§ Spatial questions tied to pictures:
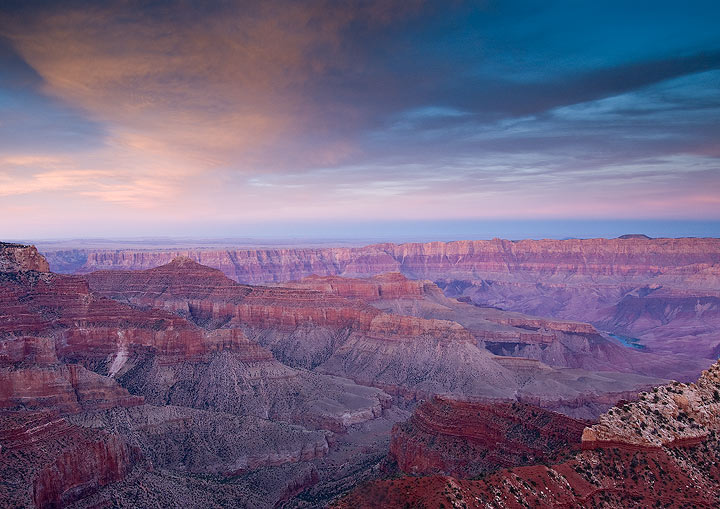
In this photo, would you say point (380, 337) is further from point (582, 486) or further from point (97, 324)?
point (582, 486)

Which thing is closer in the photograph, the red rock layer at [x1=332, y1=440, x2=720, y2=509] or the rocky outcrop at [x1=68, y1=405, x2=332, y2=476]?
the red rock layer at [x1=332, y1=440, x2=720, y2=509]

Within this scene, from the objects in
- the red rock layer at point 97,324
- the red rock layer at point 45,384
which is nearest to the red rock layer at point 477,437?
the red rock layer at point 45,384

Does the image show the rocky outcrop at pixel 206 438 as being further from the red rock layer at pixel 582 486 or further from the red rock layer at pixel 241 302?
the red rock layer at pixel 241 302

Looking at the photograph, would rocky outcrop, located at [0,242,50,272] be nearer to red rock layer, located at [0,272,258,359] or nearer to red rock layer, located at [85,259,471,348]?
red rock layer, located at [0,272,258,359]

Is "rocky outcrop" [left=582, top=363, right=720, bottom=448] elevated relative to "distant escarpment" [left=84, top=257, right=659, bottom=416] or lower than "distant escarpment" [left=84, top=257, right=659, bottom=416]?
elevated

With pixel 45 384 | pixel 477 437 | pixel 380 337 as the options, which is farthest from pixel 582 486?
pixel 380 337

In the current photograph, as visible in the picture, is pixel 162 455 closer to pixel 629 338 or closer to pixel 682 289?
pixel 629 338

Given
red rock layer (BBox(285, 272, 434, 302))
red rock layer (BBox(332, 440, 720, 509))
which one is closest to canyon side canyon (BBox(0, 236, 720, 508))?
red rock layer (BBox(332, 440, 720, 509))
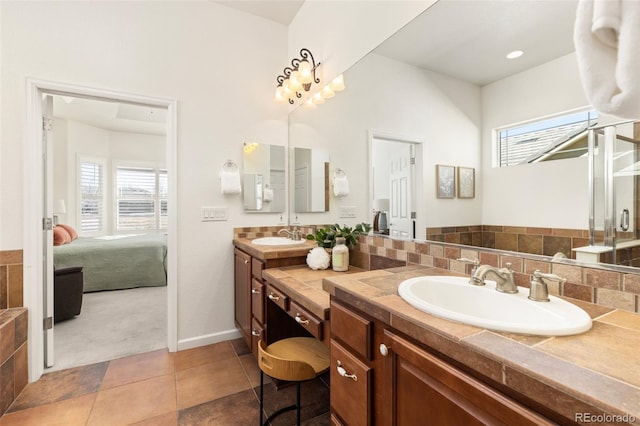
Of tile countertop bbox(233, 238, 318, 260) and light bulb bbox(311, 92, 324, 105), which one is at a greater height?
light bulb bbox(311, 92, 324, 105)

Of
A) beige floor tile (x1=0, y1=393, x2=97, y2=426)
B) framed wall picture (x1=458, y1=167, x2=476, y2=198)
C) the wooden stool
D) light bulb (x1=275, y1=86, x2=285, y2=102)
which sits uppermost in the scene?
light bulb (x1=275, y1=86, x2=285, y2=102)

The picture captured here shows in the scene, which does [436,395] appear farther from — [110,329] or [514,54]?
[110,329]

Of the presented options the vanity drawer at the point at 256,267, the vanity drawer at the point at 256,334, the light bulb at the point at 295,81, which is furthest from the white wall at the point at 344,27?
the vanity drawer at the point at 256,334

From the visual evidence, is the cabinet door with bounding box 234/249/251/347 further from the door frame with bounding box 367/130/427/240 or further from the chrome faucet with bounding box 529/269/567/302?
the chrome faucet with bounding box 529/269/567/302

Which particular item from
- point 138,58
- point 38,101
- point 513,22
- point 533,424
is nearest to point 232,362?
point 533,424

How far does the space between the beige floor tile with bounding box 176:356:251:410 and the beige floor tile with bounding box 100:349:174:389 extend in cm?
17

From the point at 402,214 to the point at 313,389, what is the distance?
1.27 meters

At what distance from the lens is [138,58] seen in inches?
89.1

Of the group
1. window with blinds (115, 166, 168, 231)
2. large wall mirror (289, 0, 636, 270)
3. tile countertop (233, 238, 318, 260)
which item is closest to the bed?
window with blinds (115, 166, 168, 231)

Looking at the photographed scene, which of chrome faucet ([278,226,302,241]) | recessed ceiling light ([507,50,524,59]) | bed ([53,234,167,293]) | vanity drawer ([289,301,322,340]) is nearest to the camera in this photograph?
recessed ceiling light ([507,50,524,59])

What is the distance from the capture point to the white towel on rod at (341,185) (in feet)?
7.12

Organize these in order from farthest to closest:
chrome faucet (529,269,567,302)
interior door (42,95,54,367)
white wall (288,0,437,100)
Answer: interior door (42,95,54,367)
white wall (288,0,437,100)
chrome faucet (529,269,567,302)

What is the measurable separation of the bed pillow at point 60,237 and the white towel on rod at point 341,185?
3.53 metres

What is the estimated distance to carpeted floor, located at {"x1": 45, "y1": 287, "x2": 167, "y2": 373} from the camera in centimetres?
232
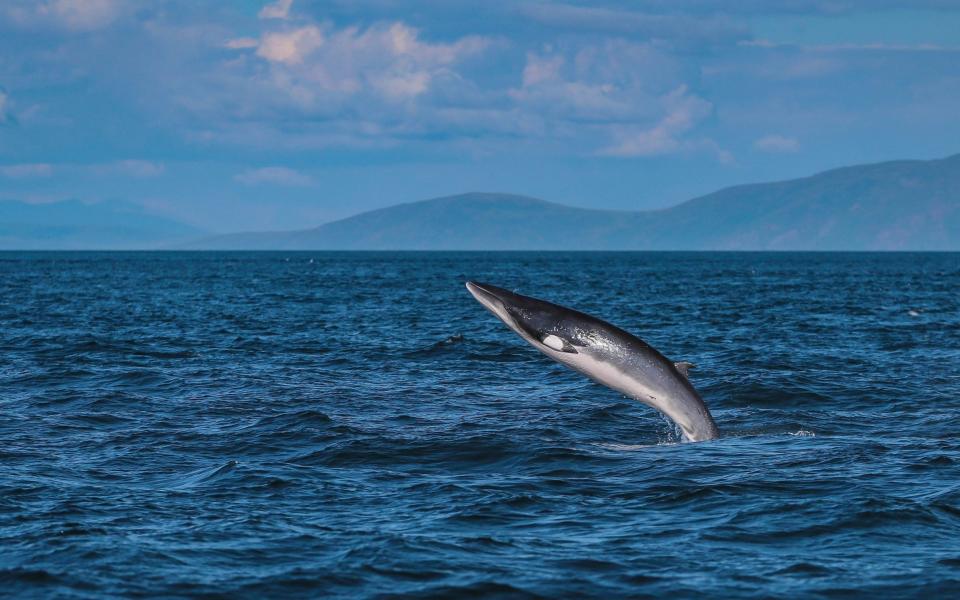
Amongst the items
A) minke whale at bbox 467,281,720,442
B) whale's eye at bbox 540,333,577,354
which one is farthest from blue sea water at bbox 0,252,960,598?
whale's eye at bbox 540,333,577,354

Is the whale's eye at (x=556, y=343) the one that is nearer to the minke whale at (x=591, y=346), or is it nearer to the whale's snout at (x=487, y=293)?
the minke whale at (x=591, y=346)

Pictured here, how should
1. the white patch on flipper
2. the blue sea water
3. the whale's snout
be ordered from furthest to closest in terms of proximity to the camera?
the whale's snout
the white patch on flipper
the blue sea water

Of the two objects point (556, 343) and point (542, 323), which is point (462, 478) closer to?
point (556, 343)

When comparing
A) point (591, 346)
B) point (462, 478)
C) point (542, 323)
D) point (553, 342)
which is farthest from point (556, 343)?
point (462, 478)

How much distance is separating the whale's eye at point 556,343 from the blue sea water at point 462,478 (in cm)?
169

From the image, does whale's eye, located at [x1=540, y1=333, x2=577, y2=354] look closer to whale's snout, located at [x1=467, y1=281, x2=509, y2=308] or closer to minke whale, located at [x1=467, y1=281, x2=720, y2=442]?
minke whale, located at [x1=467, y1=281, x2=720, y2=442]

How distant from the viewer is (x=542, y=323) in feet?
59.6

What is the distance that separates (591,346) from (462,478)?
270 cm

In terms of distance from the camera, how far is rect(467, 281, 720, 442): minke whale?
18.1 m

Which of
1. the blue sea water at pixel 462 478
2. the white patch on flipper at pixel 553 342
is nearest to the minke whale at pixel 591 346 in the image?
the white patch on flipper at pixel 553 342

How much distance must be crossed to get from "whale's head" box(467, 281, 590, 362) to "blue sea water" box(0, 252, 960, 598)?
5.73 ft

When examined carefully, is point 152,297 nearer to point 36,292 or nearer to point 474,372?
point 36,292

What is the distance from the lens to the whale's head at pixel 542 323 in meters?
18.1

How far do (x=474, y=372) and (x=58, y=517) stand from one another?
1849 cm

§ TASK INSTRUCTIONS: Restate each of the entries above word for word and skip every image.

§ RESPONSE:
In this photo, would you say point (380, 337) is further from point (582, 486) or further from point (97, 324)?
point (582, 486)

Which thing is closer in the photograph, the red rock layer at [x1=332, y1=440, x2=720, y2=509] or the rocky outcrop at [x1=68, y1=405, x2=332, y2=476]?
the red rock layer at [x1=332, y1=440, x2=720, y2=509]

Within this scene, from the objects in
- the red rock layer at point 97,324
- the red rock layer at point 45,384
which is nearest to the red rock layer at point 477,437?
the red rock layer at point 45,384

Does the image show the rocky outcrop at pixel 206 438 as being further from the red rock layer at pixel 582 486 or further from the red rock layer at pixel 241 302?
the red rock layer at pixel 241 302

Looking at the photograph, would rocky outcrop, located at [0,242,50,272] be nearer to red rock layer, located at [0,272,258,359] or nearer to red rock layer, located at [85,259,471,348]?
red rock layer, located at [0,272,258,359]

Is "rocky outcrop" [left=582, top=363, right=720, bottom=448] elevated relative to "distant escarpment" [left=84, top=257, right=659, bottom=416] or lower than "distant escarpment" [left=84, top=257, right=659, bottom=416]?
elevated

With pixel 45 384 | pixel 477 437 | pixel 380 337 as the options, which is farthest from pixel 582 486?
pixel 380 337

In the current photograph, as visible in the picture, is pixel 162 455 closer to pixel 629 338 or closer to pixel 682 289?
pixel 629 338

Given
red rock layer (BBox(285, 272, 434, 302))
red rock layer (BBox(332, 440, 720, 509))
which one is closest to canyon side canyon (BBox(0, 236, 720, 508))?
red rock layer (BBox(332, 440, 720, 509))
Of tile countertop bbox(233, 238, 318, 260) and light bulb bbox(311, 92, 324, 105), which one is at a greater height?
light bulb bbox(311, 92, 324, 105)

Of
A) beige floor tile (x1=0, y1=393, x2=97, y2=426)
B) framed wall picture (x1=458, y1=167, x2=476, y2=198)
C) the wooden stool
D) light bulb (x1=275, y1=86, x2=285, y2=102)
which sits uppermost in the scene?
light bulb (x1=275, y1=86, x2=285, y2=102)

The picture captured here shows in the scene, which does [436,395] appear farther from — [110,329] or [514,54]?
[110,329]

Of the presented options the vanity drawer at the point at 256,267, the vanity drawer at the point at 256,334, the light bulb at the point at 295,81, which is furthest from the white wall at the point at 344,27?
the vanity drawer at the point at 256,334

From the visual evidence, is the cabinet door with bounding box 234/249/251/347 further from the door frame with bounding box 367/130/427/240 or further from the chrome faucet with bounding box 529/269/567/302?
the chrome faucet with bounding box 529/269/567/302

Which particular item from
- point 138,58
- point 38,101
- point 513,22
- point 533,424
is nearest to point 232,362?
point 533,424

How far does the space between the beige floor tile with bounding box 176:356:251:410 and the beige floor tile with bounding box 100:349:174:389 extend in cm?
17

From the point at 402,214 to the point at 313,389, what is the distance?
1.27 meters

At what distance from the lens is [138,58] seen in inches?
89.1

Of the group
1. window with blinds (115, 166, 168, 231)
2. large wall mirror (289, 0, 636, 270)
3. tile countertop (233, 238, 318, 260)
which item is closest to the bed?
window with blinds (115, 166, 168, 231)

Looking at the photographed scene, which of chrome faucet ([278,226,302,241]) | recessed ceiling light ([507,50,524,59]) | bed ([53,234,167,293]) | vanity drawer ([289,301,322,340]) is nearest to the camera in this photograph?
recessed ceiling light ([507,50,524,59])

What is the distance from the capture point to the white towel on rod at (341,185) (in feet)?
7.12

Organize these in order from farthest to closest:
chrome faucet (529,269,567,302)
interior door (42,95,54,367)
white wall (288,0,437,100)
Answer: interior door (42,95,54,367)
white wall (288,0,437,100)
chrome faucet (529,269,567,302)

What is the measurable separation of the bed pillow at point 60,237 and the white towel on rod at point 341,185?
3.53 metres

What is the estimated distance to carpeted floor, located at {"x1": 45, "y1": 287, "x2": 167, "y2": 373} from the camera in centimetres?
232
Amongst the items
A) minke whale at bbox 467,281,720,442
B) whale's eye at bbox 540,333,577,354
which one is farthest from blue sea water at bbox 0,252,960,598?
whale's eye at bbox 540,333,577,354

Is the whale's eye at (x=556, y=343) the one that is nearer to the minke whale at (x=591, y=346), or is it nearer to the whale's snout at (x=487, y=293)?
the minke whale at (x=591, y=346)

Pictured here, how should
1. the white patch on flipper
2. the blue sea water
3. the whale's snout
be ordered from furthest to closest in terms of proximity to the camera?
the whale's snout
the white patch on flipper
the blue sea water

Of the two objects point (556, 343) and point (542, 323), which is point (462, 478) closer to?
point (556, 343)

When comparing
A) point (591, 346)
B) point (462, 478)
C) point (542, 323)
D) point (553, 342)
which is farthest from point (556, 343)?
point (462, 478)

How much distance is separating the whale's eye at point 556,343 from the blue sea water at point 462,478 (in cm)?
169

From the image, does whale's eye, located at [x1=540, y1=333, x2=577, y2=354] look closer to whale's snout, located at [x1=467, y1=281, x2=509, y2=308] or closer to minke whale, located at [x1=467, y1=281, x2=720, y2=442]?
minke whale, located at [x1=467, y1=281, x2=720, y2=442]

How distant from the viewer is (x=542, y=323) in feet?
59.6

What is the distance that separates (591,346) from (462,478)?
270 cm

In terms of distance from the camera, how far is rect(467, 281, 720, 442): minke whale?
18.1 m

Which of
1. the blue sea water at pixel 462 478
2. the white patch on flipper at pixel 553 342
is nearest to the minke whale at pixel 591 346 in the image?
the white patch on flipper at pixel 553 342

How much distance must be crossed to get from "whale's head" box(467, 281, 590, 362) to "blue sea water" box(0, 252, 960, 598)?
5.73 ft

When examined carefully, is point 152,297 nearer to point 36,292 or nearer to point 474,372?
point 36,292

What is the distance from the lens to the whale's head at pixel 542 323 in meters?
18.1

How far do (x=474, y=372) and (x=58, y=517) stand from one another?
1849 cm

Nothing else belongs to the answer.